*PETUNJUK:*
• 1. Sebutkan semua singkatan yang muncul dalam kutipan bacaan.
• 2. Jawab pertanyaan berikut berdasarkan kutipan bacaan:
(a) Berapa besar denda sanksi administrasi yang disebutkan?
(b) SSP lembar ke berapa yang dibahas?
(c) Ke kantor mana SSP tersebut selama ini dilaporkan?
• 3. Lanjutkan kutipan bacaan tentang pelaporan SSP PPh Pasal 25 setelah kalimat terakhirnya.

Beberapa hari terakhir ini, penulis mendapatkan pertanyaan dari para Pembaca setia Tax Learning dan rekan-rekan penulis mengenai adanya permintaan dari pihak KPP ataupun adanya isu yang beredar mengenai ketentuan untuk tidak perlu melaporkan lagi SSP Lembar ketiga PPh Pasal 25 ke Kantor Pelayanan Pajak tempat Wajib Pajak terdaftar. Apakah memang ketentuan ini benar? Apakah kelak bagi Wajib Pajak yang tidak melaporkan SSP Lembar ketiga pembayaran PPh Pasal 25 ini tidak akan dikenakan sanksi administrasi berupa denda sebesar Rp 100.000,00? Berikut ini akan penulis uraikan ketentuan mengenai tidak perlu dilaporkannya lagi SSP PPh Pasal 25 ke Kantor Pelayanan Pajak.

*DATA TERCATAT:*
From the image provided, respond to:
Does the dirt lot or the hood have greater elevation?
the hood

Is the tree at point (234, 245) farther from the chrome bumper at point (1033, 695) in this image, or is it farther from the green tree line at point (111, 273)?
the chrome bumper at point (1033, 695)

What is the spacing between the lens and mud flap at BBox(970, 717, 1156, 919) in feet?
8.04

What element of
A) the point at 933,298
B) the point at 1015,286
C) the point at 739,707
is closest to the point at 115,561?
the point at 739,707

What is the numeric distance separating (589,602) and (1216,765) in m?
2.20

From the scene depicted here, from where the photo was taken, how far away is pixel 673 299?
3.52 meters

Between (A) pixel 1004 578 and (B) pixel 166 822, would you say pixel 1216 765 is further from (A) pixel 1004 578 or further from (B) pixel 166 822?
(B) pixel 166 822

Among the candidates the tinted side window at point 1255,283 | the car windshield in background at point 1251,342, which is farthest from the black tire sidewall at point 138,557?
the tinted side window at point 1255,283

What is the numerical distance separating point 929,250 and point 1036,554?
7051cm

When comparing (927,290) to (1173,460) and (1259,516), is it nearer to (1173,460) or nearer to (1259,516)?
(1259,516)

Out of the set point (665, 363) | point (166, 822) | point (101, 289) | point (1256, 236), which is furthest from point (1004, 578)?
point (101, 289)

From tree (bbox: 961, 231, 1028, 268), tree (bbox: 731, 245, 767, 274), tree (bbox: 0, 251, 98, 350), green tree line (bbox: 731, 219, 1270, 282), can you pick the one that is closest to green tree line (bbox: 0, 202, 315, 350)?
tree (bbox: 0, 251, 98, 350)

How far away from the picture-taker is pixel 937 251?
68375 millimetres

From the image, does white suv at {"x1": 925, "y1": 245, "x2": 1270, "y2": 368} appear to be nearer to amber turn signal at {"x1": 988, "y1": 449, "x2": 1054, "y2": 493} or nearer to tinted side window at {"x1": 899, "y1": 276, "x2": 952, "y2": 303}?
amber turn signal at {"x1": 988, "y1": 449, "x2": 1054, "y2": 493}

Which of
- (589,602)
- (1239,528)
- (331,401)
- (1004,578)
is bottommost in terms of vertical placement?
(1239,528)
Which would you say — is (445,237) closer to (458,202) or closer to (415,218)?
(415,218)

*JAWABAN BERURUTAN:*
• 1. SSP, PPh, KPP, Rp

• 2.
(a) Rp 100.000,00
(b) Lembar ketiga
(c) Kantor Pelayanan Pajak tempat Wajib Pajak terdaftar

• 3.
Salah satu kewajiban yang harus dipenuhi oleh Wajib Pajak berdasarkan sistem yang dianut dalam perpajakan di Indonesia (sistem Self Assessment) adalah menyetorkan pajaknya ke kas Negara (melalui bank persepsi atau kantor pos dan giro) serta melaporkan pajaknya ke Direktorat Jenderal Pajak. Jika Wajib Pajak tidak memenuhi kewajiban ini, maka ia akan dikenakan sanksi perpajakan mulai dari sanksi administrasi berupa bunga atau denda sampai dengan sanksi pidana. Memang sangat berat sanksinya bagi Wajib Pajak apabila ia melalaikan kewajiban ini.
Sanksi yang akan dikenakan apabila Wajib Pajak terlambat atau tidak menyetorkan dan melaporkan kewajiban perpajakannya diatur dalam Undang-Undang Nomor 6 Tahun 1983 sebagaimana telah diubah terakhir dengan Undang-Undang Nomor 16 Tahun 2009 tentang Ketentuan Umum dan Tata Cara Perpajakan (UU KUP).
Pasal 7 UU KUP mengatur bahwa untuk SPT Masa PPh yang jika tidak disampaikan tepat pada waktu sesuai dengan yang telah ditentukan akan dikenakan sanksi administrasi berupa denda sebesar Rp 100.000,00 per SPT Masa. Sedangkan atas penyetoran yang terlambat dilakukan akan dikenakan sanksi sebesar 2% per bulan sebagaimana diatur dalam Pasal 9 ayat (2a) UU KUP.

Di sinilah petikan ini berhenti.